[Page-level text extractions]
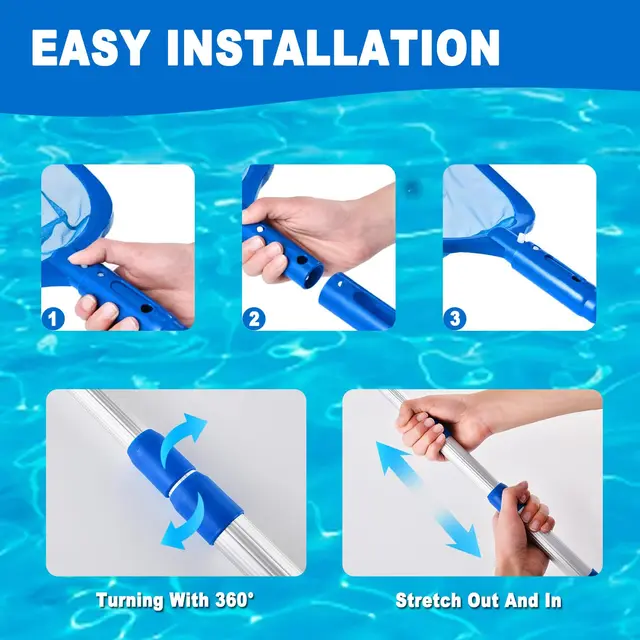 EASY INSTALLATION

1

2

3

Turning With 360°

Stretch Out And In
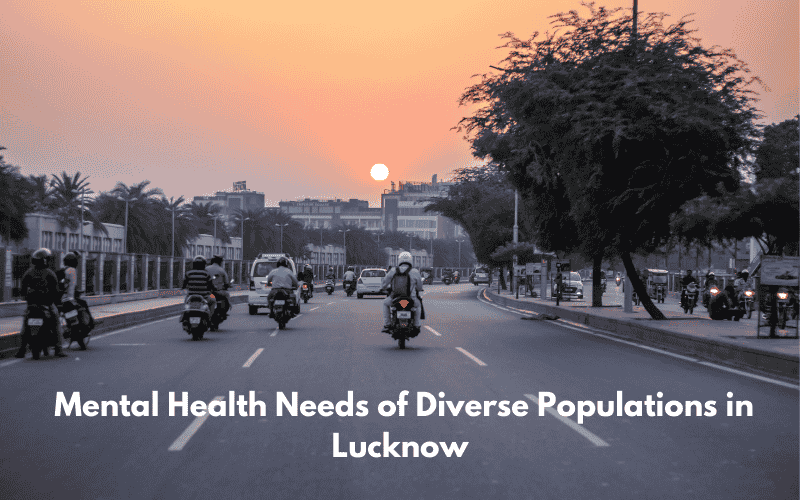 Mental Health Needs of Diverse Populations in Lucknow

### How to complete this task
Each entry is to be transcribed verbatim, and any picture in it is to be skipped.

### Completed exercise
 EASY INSTALLATION

1

2

3

Turning With 360°

Stretch Out And In
 Mental Health Needs of Diverse Populations in Lucknow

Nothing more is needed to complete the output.